[Data extracted from a collection]

-----

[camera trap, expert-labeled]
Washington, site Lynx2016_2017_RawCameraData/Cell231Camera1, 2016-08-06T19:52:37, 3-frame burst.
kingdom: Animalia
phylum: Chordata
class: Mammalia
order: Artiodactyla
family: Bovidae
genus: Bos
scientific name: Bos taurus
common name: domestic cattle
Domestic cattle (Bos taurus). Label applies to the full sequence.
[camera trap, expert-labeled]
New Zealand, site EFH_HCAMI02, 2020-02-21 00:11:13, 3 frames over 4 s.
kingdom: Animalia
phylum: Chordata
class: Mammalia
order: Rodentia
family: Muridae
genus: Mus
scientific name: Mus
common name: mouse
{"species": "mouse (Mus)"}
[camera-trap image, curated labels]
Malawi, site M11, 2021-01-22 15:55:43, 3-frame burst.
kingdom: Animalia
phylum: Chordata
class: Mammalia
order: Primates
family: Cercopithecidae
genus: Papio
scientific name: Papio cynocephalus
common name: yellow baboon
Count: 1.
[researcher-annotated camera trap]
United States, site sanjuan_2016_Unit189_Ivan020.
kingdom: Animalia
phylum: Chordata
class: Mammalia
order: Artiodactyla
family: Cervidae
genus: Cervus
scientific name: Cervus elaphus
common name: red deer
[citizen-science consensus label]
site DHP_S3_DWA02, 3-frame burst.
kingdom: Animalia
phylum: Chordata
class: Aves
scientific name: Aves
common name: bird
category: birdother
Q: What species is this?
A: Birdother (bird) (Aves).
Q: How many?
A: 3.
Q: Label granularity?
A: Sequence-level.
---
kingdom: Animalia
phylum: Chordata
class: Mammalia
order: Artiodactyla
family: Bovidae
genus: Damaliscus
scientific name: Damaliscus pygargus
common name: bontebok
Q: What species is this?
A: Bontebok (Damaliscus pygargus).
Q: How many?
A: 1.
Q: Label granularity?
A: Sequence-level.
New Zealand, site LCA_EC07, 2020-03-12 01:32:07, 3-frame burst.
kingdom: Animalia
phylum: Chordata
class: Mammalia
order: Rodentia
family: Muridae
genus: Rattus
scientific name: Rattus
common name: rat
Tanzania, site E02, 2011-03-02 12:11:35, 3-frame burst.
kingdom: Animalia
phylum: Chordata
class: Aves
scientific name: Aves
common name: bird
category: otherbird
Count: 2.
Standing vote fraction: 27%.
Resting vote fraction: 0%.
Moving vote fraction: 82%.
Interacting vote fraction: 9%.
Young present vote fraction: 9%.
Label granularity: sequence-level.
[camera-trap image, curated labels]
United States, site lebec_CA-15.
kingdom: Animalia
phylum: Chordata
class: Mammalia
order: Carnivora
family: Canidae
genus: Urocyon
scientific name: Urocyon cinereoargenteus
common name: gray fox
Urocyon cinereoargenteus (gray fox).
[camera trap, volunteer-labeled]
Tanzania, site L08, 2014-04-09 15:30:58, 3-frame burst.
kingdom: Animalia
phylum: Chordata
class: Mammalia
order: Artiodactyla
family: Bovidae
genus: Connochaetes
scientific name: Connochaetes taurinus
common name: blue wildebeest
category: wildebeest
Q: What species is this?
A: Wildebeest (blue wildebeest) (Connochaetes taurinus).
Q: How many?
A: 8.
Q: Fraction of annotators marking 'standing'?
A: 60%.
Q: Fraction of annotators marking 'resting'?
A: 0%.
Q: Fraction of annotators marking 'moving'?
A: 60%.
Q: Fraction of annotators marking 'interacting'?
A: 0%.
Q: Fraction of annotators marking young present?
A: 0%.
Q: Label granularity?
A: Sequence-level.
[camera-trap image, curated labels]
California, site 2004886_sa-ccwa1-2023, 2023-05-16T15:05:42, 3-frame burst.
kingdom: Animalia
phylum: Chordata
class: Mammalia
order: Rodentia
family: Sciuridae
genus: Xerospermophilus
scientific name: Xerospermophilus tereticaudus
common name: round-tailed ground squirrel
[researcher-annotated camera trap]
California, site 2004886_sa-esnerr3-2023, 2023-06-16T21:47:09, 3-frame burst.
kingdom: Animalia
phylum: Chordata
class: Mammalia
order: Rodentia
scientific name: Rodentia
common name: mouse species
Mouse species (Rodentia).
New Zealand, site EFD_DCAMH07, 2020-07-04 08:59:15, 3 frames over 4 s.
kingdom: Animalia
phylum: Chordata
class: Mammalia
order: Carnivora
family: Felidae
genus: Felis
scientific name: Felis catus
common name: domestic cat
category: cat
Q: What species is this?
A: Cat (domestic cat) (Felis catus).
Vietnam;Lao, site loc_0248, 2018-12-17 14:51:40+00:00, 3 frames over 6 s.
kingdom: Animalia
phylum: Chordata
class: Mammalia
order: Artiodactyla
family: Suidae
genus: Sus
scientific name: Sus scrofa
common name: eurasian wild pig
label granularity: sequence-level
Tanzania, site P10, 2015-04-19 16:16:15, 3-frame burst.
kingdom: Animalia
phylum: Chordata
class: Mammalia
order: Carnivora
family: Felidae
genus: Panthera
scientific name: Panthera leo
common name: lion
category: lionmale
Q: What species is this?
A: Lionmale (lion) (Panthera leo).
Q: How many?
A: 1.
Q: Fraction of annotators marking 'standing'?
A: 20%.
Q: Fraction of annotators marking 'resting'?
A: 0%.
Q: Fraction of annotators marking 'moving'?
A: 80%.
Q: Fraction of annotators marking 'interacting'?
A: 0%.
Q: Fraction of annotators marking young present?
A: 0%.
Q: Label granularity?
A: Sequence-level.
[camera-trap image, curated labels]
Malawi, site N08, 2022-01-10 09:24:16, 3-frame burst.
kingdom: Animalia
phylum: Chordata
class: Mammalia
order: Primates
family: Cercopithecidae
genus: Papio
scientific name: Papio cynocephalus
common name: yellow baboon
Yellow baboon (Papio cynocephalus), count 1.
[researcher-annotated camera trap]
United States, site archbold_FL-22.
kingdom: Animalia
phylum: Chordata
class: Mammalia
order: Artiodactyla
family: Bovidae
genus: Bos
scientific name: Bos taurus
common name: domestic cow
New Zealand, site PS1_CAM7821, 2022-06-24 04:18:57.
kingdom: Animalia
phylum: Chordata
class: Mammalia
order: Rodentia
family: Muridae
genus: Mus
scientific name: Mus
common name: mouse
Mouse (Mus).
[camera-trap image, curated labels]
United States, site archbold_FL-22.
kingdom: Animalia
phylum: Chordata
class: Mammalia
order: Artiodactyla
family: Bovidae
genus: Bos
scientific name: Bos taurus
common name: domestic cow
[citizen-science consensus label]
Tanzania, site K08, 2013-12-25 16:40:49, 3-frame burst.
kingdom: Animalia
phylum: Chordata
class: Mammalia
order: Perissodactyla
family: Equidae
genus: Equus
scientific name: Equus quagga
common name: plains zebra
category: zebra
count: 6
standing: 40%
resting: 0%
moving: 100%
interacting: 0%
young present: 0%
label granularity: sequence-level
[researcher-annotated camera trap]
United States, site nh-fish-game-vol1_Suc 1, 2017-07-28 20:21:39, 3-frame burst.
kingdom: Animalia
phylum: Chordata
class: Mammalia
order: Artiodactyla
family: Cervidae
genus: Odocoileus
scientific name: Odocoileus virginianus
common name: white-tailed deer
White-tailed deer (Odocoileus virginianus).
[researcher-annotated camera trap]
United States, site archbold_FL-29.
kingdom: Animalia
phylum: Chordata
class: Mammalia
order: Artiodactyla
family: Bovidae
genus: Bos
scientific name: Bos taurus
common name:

-----

** What the exercise asks **
An exact written copy of every entry is the required answer.

** Answer **
[camera trap, expert-labeled]
Washington, site Lynx2016_2017_RawCameraData/Cell231Camera1, 2016-08-06T19:52:37, 3-frame burst.
kingdom: Animalia
phylum: Chordata
class: Mammalia
order: Artiodactyla
family: Bovidae
genus: Bos
scientific name: Bos taurus
common name: domestic cattle
Domestic cattle (Bos taurus). Label applies to the full sequence.
[camera trap, expert-labeled]
New Zealand, site EFH_HCAMI02, 2020-02-21 00:11:13, 3 frames over 4 s.
kingdom: Animalia
phylum: Chordata
class: Mammalia
order: Rodentia
family: Muridae
genus: Mus
scientific name: Mus
common name: mouse
{"species": "mouse (Mus)"}
[camera-trap image, curated labels]
Malawi, site M11, 2021-01-22 15:55:43, 3-frame burst.
kingdom: Animalia
phylum: Chordata
class: Mammalia
order: Primates
family: Cercopithecidae
genus: Papio
scientific name: Papio cynocephalus
common name: yellow baboon
Count: 1.
[researcher-annotated camera trap]
United States, site sanjuan_2016_Unit189_Ivan020.
kingdom: Animalia
phylum: Chordata
class: Mammalia
order: Artiodactyla
family: Cervidae
genus: Cervus
scientific name: Cervus elaphus
common name: red deer
[citizen-science consensus label]
site DHP_S3_DWA02, 3-frame burst.
kingdom: Animalia
phylum: Chordata
class: Aves
scientific name: Aves
common name: bird
category: birdother
Q: What species is this?
A: Birdother (bird) (Aves).
Q: How many?
A: 3.
Q: Label granularity?
A: Sequence-level.
---
kingdom: Animalia
phylum: Chordata
class: Mammalia
order: Artiodactyla
family: Bovidae
genus: Damaliscus
scientific name: Damaliscus pygargus
common name: bontebok
Q: What species is this?
A: Bontebok (Damaliscus pygargus).
Q: How many?
A: 1.
Q: Label granularity?
A: Sequence-level.
New Zealand, site LCA_EC07, 2020-03-12 01:32:07, 3-frame burst.
kingdom: Animalia
phylum: Chordata
class: Mammalia
order: Rodentia
family: Muridae
genus: Rattus
scientific name: Rattus
common name: rat
Tanzania, site E02, 2011-03-02 12:11:35, 3-frame burst.
kingdom: Animalia
phylum: Chordata
class: Aves
scientific name: Aves
common name: bird
category: otherbird
Count: 2.
Standing vote fraction: 27%.
Resting vote fraction: 0%.
Moving vote fraction: 82%.
Interacting vote fraction: 9%.
Young present vote fraction: 9%.
Label granularity: sequence-level.
[camera-trap image, curated labels]
United States, site lebec_CA-15.
kingdom: Animalia
phylum: Chordata
class: Mammalia
order: Carnivora
family: Canidae
genus: Urocyon
scientific name: Urocyon cinereoargenteus
common name: gray fox
Urocyon cinereoargenteus (gray fox).
[camera trap, volunteer-labeled]
Tanzania, site L08, 2014-04-09 15:30:58, 3-frame burst.
kingdom: Animalia
phylum: Chordata
class: Mammalia
order: Artiodactyla
family: Bovidae
genus: Connochaetes
scientific name: Connochaetes taurinus
common name: blue wildebeest
category: wildebeest
Q: What species is this?
A: Wildebeest (blue wildebeest) (Connochaetes taurinus).
Q: How many?
A: 8.
Q: Fraction of annotators marking 'standing'?
A: 60%.
Q: Fraction of annotators marking 'resting'?
A: 0%.
Q: Fraction of annotators marking 'moving'?
A: 60%.
Q: Fraction of annotators marking 'interacting'?
A: 0%.
Q: Fraction of annotators marking young present?
A: 0%.
Q: Label granularity?
A: Sequence-level.
[camera-trap image, curated labels]
California, site 2004886_sa-ccwa1-2023, 2023-05-16T15:05:42, 3-frame burst.
kingdom: Animalia
phylum: Chordata
class: Mammalia
order: Rodentia
family: Sciuridae
genus: Xerospermophilus
scientific name: Xerospermophilus tereticaudus
common name: round-tailed ground squirrel
[researcher-annotated camera trap]
California, site 2004886_sa-esnerr3-2023, 2023-06-16T21:47:09, 3-frame burst.
kingdom: Animalia
phylum: Chordata
class: Mammalia
order: Rodentia
scientific name: Rodentia
common name: mouse species
Mouse species (Rodentia).
New Zealand, site EFD_DCAMH07, 2020-07-04 08:59:15, 3 frames over 4 s.
kingdom: Animalia
phylum: Chordata
class: Mammalia
order: Carnivora
family: Felidae
genus: Felis
scientific name: Felis catus
common name: domestic cat
category: cat
Q: What species is this?
A: Cat (domestic cat) (Felis catus).
Vietnam;Lao, site loc_0248, 2018-12-17 14:51:40+00:00, 3 frames over 6 s.
kingdom: Animalia
phylum: Chordata
class: Mammalia
order: Artiodactyla
family: Suidae
genus: Sus
scientific name: Sus scrofa
common name: eurasian wild pig
label granularity: sequence-level
Tanzania, site P10, 2015-04-19 16:16:15, 3-frame burst.
kingdom: Animalia
phylum: Chordata
class: Mammalia
order: Carnivora
family: Felidae
genus: Panthera
scientific name: Panthera leo
common name: lion
category: lionmale
Q: What species is this?
A: Lionmale (lion) (Panthera leo).
Q: How many?
A: 1.
Q: Fraction of annotators marking 'standing'?
A: 20%.
Q: Fraction of annotators marking 'resting'?
A: 0%.
Q: Fraction of annotators marking 'moving'?
A: 80%.
Q: Fraction of annotators marking 'interacting'?
A: 0%.
Q: Fraction of annotators marking young present?
A: 0%.
Q: Label granularity?
A: Sequence-level.
[camera-trap image, curated labels]
Malawi, site N08, 2022-01-10 09:24:16, 3-frame burst.
kingdom: Animalia
phylum: Chordata
class: Mammalia
order: Primates
family: Cercopithecidae
genus: Papio
scientific name: Papio cynocephalus
common name: yellow baboon
Yellow baboon (Papio cynocephalus), count 1.
[researcher-annotated camera trap]
United States, site archbold_FL-22.
kingdom: Animalia
phylum: Chordata
class: Mammalia
order: Artiodactyla
family: Bovidae
genus: Bos
scientific name: Bos taurus
common name: domestic cow
New Zealand, site PS1_CAM7821, 2022-06-24 04:18:57.
kingdom: Animalia
phylum: Chordata
class: Mammalia
order: Rodentia
family: Muridae
genus: Mus
scientific name: Mus
common name: mouse
Mouse (Mus).
[camera-trap image, curated labels]
United States, site archbold_FL-22.
kingdom: Animalia
phylum: Chordata
class: Mammalia
order: Artiodactyla
family: Bovidae
genus: Bos
scientific name: Bos taurus
common name: domestic cow
[citizen-science consensus label]
Tanzania, site K08, 2013-12-25 16:40:49, 3-frame burst.
kingdom: Animalia
phylum: Chordata
class: Mammalia
order: Perissodactyla
family: Equidae
genus: Equus
scientific name: Equus quagga
common name: plains zebra
category: zebra
count: 6
standing: 40%
resting: 0%
moving: 100%
interacting: 0%
young present: 0%
label granularity: sequence-level
[researcher-annotated camera trap]
United States, site nh-fish-game-vol1_Suc 1, 2017-07-28 20:21:39, 3-frame burst.
kingdom: Animalia
phylum: Chordata
class: Mammalia
order: Artiodactyla
family: Cervidae
genus: Odocoileus
scientific name: Odocoileus virginianus
common name: white-tailed deer
White-tailed deer (Odocoileus virginianus).
[researcher-annotated camera trap]
United States, site archbold_FL-29.
kingdom: Animalia
phylum: Chordata
class: Mammalia
order: Artiodactyla
family: Bovidae
genus: Bos
scientific name: Bos taurus
common name:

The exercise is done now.